# Stanley 2x4 clamps - once more



## jimmyb (Mar 21, 2013)

I see these have been talked about but nobody really using. I just saw these on sale at Menards for $14.99 and thought maybe now is the time to pick up a pair to play with.


















And this guy seems to have the most thorough review I have read:

By C. MacPhail
This review is from: Stanley STHT83166 2-Inch by 4-Inch Clamp (Tools & Home Improvement)
Vine Customer Review of Free Product (What's this?)
.
They got a lot of things right.

These are good for a lot of special situations. Clamps of any length. Spreaders of any length. Grabby clamps added to your saw horses. (See Note 1.) You could make a huge C-clamp out of 2×4's and plywood.

For everyday use, real parallel clamps (Jet, Bessey, Jorgensen, Peachtree) would have more clamping force and side-reach with less hassle.
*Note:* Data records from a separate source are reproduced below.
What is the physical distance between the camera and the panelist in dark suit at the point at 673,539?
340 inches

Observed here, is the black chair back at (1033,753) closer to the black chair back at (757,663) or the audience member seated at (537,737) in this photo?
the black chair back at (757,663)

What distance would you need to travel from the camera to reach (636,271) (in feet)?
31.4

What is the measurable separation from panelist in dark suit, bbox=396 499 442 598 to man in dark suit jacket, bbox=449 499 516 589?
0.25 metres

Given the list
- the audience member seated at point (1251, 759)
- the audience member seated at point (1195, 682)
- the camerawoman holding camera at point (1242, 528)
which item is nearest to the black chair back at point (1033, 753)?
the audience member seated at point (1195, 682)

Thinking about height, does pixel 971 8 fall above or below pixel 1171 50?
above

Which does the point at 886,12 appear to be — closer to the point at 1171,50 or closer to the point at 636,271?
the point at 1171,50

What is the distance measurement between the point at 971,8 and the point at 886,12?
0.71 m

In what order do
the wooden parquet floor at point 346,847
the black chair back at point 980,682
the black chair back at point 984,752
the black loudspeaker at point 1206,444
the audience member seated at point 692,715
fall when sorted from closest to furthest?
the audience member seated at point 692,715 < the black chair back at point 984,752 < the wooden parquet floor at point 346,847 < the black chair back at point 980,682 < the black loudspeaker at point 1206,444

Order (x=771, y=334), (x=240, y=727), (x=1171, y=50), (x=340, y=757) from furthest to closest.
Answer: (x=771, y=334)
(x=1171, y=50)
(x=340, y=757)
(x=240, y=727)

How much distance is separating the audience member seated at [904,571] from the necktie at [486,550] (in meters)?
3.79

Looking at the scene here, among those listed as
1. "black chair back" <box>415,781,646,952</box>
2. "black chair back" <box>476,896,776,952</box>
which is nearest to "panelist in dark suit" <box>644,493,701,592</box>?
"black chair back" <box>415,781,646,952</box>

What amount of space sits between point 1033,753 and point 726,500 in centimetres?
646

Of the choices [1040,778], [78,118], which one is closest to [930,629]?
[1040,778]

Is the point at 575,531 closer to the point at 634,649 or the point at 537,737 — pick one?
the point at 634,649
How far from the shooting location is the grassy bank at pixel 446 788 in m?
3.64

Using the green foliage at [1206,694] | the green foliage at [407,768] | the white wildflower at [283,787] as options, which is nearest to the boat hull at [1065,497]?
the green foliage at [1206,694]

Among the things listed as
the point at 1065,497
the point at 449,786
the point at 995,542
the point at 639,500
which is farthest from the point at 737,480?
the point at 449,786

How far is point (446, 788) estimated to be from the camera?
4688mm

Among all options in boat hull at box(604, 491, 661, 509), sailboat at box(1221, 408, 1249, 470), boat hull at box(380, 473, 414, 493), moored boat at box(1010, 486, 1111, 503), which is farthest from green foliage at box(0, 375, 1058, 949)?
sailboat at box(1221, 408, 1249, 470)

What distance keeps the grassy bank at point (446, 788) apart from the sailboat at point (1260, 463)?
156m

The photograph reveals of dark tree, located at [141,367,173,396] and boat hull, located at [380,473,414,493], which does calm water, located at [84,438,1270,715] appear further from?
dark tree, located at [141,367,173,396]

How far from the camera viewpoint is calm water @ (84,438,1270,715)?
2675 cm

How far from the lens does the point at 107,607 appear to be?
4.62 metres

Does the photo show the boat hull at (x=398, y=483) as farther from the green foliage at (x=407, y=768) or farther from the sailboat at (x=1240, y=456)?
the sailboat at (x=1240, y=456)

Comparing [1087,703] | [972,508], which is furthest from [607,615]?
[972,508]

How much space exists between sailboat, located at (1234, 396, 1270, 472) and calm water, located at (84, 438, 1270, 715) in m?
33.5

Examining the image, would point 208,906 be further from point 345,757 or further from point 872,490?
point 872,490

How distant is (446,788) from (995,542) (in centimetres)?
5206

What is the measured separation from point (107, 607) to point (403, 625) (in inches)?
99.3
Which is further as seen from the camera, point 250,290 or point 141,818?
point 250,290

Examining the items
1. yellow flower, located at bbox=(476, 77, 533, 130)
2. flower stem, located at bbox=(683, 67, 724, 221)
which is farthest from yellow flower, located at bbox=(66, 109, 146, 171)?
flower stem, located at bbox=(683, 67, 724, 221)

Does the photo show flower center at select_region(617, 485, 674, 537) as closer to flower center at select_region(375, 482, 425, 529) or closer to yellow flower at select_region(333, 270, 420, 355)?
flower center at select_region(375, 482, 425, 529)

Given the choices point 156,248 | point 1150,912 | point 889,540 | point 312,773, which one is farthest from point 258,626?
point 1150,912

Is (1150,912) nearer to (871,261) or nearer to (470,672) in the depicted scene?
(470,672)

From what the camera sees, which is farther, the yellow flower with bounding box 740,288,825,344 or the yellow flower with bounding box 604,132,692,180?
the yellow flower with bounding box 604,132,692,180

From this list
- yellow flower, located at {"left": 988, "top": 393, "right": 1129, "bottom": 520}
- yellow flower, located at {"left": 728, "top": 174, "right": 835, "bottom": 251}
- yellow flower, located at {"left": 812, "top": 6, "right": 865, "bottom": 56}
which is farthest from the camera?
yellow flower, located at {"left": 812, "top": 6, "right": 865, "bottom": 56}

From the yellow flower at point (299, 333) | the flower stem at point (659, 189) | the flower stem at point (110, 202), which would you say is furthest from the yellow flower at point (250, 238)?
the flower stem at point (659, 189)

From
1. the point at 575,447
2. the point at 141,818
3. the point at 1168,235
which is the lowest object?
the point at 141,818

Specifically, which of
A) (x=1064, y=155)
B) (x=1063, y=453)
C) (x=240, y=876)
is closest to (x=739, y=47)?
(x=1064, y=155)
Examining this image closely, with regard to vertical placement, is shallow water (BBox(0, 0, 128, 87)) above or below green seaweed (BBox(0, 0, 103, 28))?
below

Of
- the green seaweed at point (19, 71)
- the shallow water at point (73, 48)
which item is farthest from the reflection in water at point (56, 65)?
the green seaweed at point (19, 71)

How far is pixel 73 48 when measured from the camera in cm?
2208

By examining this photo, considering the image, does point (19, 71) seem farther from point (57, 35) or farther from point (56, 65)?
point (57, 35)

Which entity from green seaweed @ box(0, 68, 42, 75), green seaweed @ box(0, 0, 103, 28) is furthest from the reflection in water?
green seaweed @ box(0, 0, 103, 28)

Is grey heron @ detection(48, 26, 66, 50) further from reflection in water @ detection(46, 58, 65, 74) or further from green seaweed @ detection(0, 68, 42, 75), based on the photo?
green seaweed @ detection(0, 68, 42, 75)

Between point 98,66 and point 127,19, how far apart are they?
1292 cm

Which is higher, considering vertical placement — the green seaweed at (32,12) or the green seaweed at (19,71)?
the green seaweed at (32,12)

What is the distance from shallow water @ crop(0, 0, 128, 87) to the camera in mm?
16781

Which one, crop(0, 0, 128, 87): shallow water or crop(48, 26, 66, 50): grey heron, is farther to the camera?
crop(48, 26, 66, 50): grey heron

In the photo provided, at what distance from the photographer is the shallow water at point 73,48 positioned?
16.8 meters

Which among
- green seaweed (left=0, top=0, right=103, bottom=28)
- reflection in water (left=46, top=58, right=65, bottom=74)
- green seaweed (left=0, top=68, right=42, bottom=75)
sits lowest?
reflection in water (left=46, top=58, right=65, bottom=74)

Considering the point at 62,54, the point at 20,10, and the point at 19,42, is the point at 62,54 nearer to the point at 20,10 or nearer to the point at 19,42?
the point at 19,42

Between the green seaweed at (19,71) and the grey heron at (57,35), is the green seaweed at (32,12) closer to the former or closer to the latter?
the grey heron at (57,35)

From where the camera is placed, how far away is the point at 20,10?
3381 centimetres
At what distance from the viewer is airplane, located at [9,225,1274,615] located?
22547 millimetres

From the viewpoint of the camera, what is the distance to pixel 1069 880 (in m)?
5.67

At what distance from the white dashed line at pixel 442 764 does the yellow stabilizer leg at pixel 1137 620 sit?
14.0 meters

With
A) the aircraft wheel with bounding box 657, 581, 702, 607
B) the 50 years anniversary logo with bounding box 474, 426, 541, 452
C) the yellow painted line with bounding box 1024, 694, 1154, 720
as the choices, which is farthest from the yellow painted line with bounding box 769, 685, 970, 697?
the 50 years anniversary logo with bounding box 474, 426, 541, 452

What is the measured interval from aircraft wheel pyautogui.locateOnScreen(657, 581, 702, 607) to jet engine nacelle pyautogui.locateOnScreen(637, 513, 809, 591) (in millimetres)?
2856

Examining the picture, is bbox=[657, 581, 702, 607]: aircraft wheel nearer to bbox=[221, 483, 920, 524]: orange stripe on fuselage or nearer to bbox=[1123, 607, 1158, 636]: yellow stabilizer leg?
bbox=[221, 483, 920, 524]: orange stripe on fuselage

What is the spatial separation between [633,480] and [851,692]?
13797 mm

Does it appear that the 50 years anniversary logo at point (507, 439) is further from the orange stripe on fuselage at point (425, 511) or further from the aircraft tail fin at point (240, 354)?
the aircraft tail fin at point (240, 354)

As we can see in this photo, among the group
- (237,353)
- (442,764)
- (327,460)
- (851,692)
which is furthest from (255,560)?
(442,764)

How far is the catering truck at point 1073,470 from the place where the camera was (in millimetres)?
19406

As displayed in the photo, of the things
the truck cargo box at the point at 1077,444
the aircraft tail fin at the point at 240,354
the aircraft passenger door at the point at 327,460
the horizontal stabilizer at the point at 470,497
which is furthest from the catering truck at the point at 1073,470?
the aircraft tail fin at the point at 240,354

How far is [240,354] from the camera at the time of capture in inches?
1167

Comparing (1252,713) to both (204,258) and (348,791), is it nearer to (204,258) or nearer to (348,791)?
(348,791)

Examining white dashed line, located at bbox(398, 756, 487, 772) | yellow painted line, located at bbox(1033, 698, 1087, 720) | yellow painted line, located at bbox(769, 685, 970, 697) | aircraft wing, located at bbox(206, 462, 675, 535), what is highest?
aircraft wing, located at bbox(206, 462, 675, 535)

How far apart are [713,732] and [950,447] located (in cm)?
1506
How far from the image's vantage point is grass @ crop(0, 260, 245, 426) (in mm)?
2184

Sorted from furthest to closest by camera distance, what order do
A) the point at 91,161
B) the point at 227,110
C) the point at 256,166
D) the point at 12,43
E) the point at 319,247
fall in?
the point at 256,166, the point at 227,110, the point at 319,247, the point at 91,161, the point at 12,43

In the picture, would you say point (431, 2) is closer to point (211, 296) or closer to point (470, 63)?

But most occasional users don't have the $$$ or the space for major-league clamps in all various lengths.

PROs:


Versatile
Thoughtfully designed
- Space-saving (re-use 2×4's rather than store them)
- Lower cost than pro clamps

OKs:

- They know how to stand still without tipping over

CONs:

- Set-up time-You probably need to bolt clamps to the 2×4 (see Tip).
- Plastic faces have a waffle pattern that can mar softwoods.
- Possible failure point: the plastic shoe on the screw end (see Note 2).

- - - Tip - - -

1/4-inch bolts are needed if you want the best clamping force and parallel-ism. Get some Philips-head bolts. 2-1/2" bolts will work if you're good at drilling perpendicular holes. Or use four 1-inch bolts per clamp with 3/16" holes in the 2×4 for tight self-threading.

- - - Pricing - - -

The amazon price bounces between 20 and 27. There's an "Online Price Alert" that will email you whenever this or any amazon product dips below your target price. Google it. It's nicely done. Or try camelcamelcamel, which also shows price history.

- - - Notes - - -

Note 1: The clamps come apart, so you can fasten them to the top 2×4 of your saw horses (without dis-assembling the saw horses).

Note 2: The plastic shoe on the screw-end seems like the weakest link. For thick work, it's no problem, but if your work is 3/4" thick or less, there can be a lot strain on this piece. But I have not proven this out.

Seems to be more of a jobsite tool but I think I shall get a pair to :have around:.


----------



## FatherHooligan (Mar 27, 2008)

The jaws look kind of stubby, do they work well for you?


----------